**Passage étudié**
==================================================

Chef du gouvernement gabonais depuis le 12 janvier 2019, Julien Nkoghé Békalé s’apprête à fêter le premier anniversaire de son arrivée à la Primature. Pourtant peu d’observateurs avaient remarqué cette arrivée, au plus fort du trouble politique inédit créé par les premières semaines qui suivirent l’accident vasculaire traversé par le Président Ali Bongo.Un an après, le couple institutionnel formé par le Président et son Premier ministre paraît plus solide que jamais. Quel est le secret de cette réussite ?
Le secret réside sans doute dans la personnalité même de Julien Nkoghé Békalé. A presque 58 ans (il les atteindra en janvier prochain), c’est un nouveau visage dans la galerie de portraits qu’offre le paysage politique gabonais : il est devenu Premier ministre moins de dix ans après avoir fait son entrée dans le Landerneau politique ! Éclairage.

==================================================

Items enregistrés
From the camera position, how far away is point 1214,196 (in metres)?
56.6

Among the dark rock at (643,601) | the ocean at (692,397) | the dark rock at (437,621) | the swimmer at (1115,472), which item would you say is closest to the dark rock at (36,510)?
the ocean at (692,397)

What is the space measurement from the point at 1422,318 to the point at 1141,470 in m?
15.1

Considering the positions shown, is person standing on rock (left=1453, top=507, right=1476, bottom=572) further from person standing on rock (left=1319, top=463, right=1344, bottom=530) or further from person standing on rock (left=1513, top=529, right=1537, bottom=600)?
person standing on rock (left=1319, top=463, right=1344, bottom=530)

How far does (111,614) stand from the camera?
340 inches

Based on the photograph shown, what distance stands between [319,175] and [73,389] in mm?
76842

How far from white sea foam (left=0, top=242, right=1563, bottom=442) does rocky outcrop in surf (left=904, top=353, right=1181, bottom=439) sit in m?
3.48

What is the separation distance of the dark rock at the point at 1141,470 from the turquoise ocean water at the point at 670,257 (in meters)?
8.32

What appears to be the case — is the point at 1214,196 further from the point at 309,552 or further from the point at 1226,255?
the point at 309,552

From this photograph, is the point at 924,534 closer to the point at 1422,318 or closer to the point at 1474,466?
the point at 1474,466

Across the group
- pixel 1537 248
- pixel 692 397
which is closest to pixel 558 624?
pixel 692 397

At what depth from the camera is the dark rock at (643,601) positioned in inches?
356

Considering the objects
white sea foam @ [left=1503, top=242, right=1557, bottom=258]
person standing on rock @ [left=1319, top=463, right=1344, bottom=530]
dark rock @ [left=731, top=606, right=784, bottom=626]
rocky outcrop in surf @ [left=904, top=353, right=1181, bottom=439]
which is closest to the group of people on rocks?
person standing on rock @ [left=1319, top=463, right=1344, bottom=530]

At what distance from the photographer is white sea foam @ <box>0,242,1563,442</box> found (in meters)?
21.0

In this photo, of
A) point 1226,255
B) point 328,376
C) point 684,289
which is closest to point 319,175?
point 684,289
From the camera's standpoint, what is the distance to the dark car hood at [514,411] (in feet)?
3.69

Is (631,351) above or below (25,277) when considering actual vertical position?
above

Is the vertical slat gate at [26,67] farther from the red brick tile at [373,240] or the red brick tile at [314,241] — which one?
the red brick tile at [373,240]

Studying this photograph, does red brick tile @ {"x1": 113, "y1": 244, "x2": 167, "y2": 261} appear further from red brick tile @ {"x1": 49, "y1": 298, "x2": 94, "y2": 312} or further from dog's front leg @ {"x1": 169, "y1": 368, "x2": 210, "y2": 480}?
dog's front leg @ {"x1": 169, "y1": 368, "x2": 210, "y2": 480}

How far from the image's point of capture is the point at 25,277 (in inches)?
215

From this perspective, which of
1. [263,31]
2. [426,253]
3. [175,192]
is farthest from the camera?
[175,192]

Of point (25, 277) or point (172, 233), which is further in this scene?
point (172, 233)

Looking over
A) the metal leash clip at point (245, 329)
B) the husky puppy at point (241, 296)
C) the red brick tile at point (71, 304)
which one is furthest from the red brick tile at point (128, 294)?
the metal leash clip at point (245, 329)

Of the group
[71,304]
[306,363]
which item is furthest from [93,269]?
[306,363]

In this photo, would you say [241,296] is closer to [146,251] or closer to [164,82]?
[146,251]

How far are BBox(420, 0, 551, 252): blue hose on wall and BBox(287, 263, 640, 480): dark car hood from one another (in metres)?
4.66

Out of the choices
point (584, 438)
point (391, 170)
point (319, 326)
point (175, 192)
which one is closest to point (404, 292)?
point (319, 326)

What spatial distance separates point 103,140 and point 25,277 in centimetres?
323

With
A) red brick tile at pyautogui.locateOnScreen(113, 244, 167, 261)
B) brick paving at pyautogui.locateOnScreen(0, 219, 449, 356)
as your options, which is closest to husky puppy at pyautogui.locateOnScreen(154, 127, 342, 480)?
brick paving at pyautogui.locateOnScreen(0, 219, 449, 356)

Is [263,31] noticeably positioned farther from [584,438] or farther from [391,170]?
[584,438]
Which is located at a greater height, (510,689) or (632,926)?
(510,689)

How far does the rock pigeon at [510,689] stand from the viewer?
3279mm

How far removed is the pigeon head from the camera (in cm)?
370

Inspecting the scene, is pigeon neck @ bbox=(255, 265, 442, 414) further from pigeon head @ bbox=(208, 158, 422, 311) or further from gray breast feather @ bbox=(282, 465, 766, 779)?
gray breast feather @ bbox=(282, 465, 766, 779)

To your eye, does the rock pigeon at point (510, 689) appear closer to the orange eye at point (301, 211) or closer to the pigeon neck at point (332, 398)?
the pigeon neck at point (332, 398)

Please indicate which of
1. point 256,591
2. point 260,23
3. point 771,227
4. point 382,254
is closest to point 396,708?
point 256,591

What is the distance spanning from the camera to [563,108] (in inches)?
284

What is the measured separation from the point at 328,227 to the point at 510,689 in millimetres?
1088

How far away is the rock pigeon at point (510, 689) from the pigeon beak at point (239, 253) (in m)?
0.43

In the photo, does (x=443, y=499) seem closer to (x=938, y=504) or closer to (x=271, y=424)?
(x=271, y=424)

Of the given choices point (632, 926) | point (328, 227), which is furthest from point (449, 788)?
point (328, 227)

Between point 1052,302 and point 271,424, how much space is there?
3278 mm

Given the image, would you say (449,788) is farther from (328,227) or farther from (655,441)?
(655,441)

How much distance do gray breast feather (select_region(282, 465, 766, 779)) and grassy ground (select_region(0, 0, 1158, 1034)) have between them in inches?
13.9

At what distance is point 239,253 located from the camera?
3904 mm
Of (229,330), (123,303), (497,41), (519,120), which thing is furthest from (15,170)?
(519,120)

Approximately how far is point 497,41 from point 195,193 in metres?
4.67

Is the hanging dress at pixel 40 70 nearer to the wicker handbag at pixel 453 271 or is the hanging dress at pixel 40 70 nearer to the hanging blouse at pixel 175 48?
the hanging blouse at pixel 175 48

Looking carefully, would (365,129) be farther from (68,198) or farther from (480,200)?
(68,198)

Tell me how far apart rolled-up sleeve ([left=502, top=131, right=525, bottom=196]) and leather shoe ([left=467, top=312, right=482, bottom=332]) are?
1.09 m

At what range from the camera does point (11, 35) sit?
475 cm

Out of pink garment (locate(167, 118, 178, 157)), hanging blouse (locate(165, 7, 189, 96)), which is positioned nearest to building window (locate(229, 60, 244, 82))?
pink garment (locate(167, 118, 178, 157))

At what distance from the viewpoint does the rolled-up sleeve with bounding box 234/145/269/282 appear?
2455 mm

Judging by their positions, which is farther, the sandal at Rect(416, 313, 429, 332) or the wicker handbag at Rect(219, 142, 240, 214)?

==================================================

**Exercice 1**
D'après le passage étudié, depuis quelle date Julien Nkoghé Békalé est-il chef du gouvernement gabonais ?
**Exercice 2**
Recopiez la partie du passage étudié qui s'ouvre sur les mots « Le secret réside » et se clôt sur « politique ! Éclairage. », en remplaçant « nouveau visage » par « visage inédit ».
**Exercice 3**
Relevez toutes les fonctions politiques désignées dans le passage étudié.

**Réponse attendue 1**
Depuis le 12 janvier 2019.

**Réponse attendue 2**
Le secret réside sans doute dans la personnalité même de Julien Nkoghé Békalé. A presque 58 ans (il les atteindra en janvier prochain), c’est un visage inédit dans la galerie de portraits qu’offre le paysage politique gabonais : il est devenu Premier ministre moins de dix ans après avoir fait son entrée dans le Landerneau politique ! Éclairage.

**Réponse attendue 3**
Chef du gouvernement, Président, Premier ministre.